Passage —
=== Begin Enclosure ===
# First try, preparing to teach driving to my icelandic :) Pictures.



## Zab (Oct 4, 2008)

Hi!

Just a happy thread 

Some might have heard about Sólon, the icelandic rescue yearling I bought 

He's gotten into a decent shape and I figured I'll try to teach him to long rein and then to drive, since it's good practice before riding, a good way to build muscle on him and especially me and a nice alternative to regular walks 
I'm not exactly an expert..xD But I've tried driving and I figured I could try this out. I know somewhat what to do. 

I tried a girth on him yesterday, which he didn't mind, and after trying it today again, I adjusted a cavesson to him and put the stuff on.
=== End Enclosure ===
Data excerpt —
=== Begin Enclosure ===
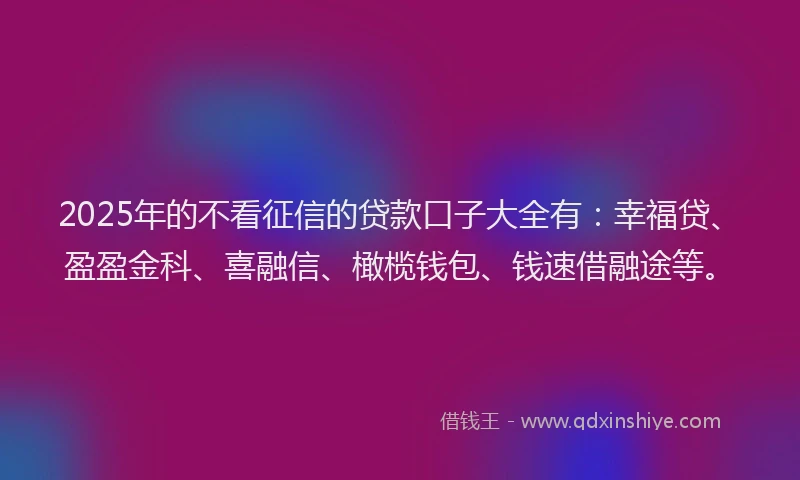 2025年的不看征信的贷款口子大全有：幸福贷、盈盈金科、喜融信、橄榄钱包、钱速借融途等。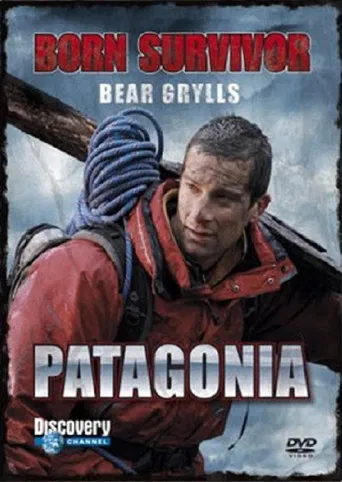 Bear Grylls: Born Survivor - Patagonia poster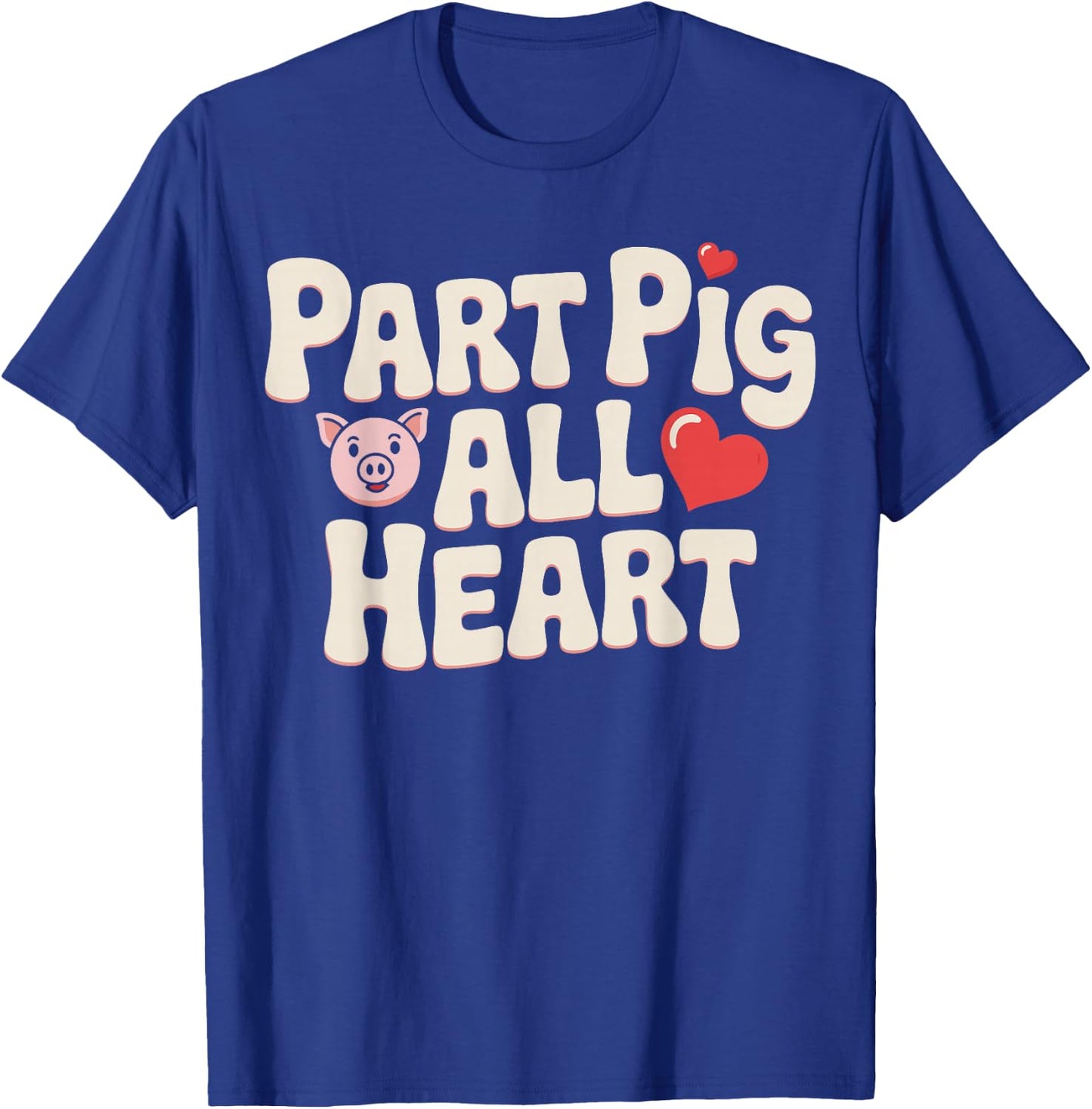 Aortic Pig Valve Surgery Part Pig T-Shirt - T-Shirt | Royal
=== End Enclosure ===
List of tasks —
#1 From the Icelandic driving thread, quote the stretch from "Some might have" through "the stuff on.".
#2 Translate this sentence from the Icelandic driving thread into Spanish: "I tried a girth on him yesterday, which he didn't mind, and after trying it today again, I adjusted a cavesson to him and put the stuff on."
#3 In one to three sentences, explain why the Icelandic driving thread's poster decides to teach Sólon to long rein and then to drive.

Responses per task —
#1
Some might have heard about Sólon, the icelandic rescue yearling I bought 

He's gotten into a decent shape and I figured I'll try to teach him to long rein and then to drive, since it's good practice before riding, a good way to build muscle on him and especially me and a nice alternative to regular walks 
I'm not exactly an expert..xD But I've tried driving and I figured I could try this out. I know somewhat what to do. 

I tried a girth on him yesterday, which he didn't mind, and after trying it today again, I adjusted a cavesson to him and put the stuff on.

#2 Ayer le probé una cincha, que no le molestó, y después de probársela otra vez hoy, le ajusté un cabezón y le puse el equipo.

#3 The poster says long reining and driving are good practice before riding. They are also a good way to build muscle on Sólon and especially on the poster. They offer a nice alternative to regular walks.